> **GOAL OF THE EXERCISE**:
Copy the entries below, replacing every "building window" with "facade window" and leaving everything else as it is.
_____
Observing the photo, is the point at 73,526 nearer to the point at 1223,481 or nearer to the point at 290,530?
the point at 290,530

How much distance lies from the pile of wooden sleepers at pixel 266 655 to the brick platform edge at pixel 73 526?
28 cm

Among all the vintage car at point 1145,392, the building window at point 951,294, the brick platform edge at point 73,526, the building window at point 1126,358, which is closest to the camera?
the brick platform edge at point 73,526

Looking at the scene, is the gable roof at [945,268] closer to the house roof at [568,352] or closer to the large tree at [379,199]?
_____
> **THE ANSWER**:
Observing the photo, is the point at 73,526 nearer to the point at 1223,481 or nearer to the point at 290,530?
the point at 290,530

How much distance lies from the pile of wooden sleepers at pixel 266 655 to the brick platform edge at pixel 73 526?
28 cm

Among all the vintage car at point 1145,392, the facade window at point 951,294, the brick platform edge at point 73,526, the facade window at point 1126,358, which is closest to the camera?
the brick platform edge at point 73,526

Looking at the scene, is the gable roof at [945,268] closer to the house roof at [568,352] or closer to the large tree at [379,199]?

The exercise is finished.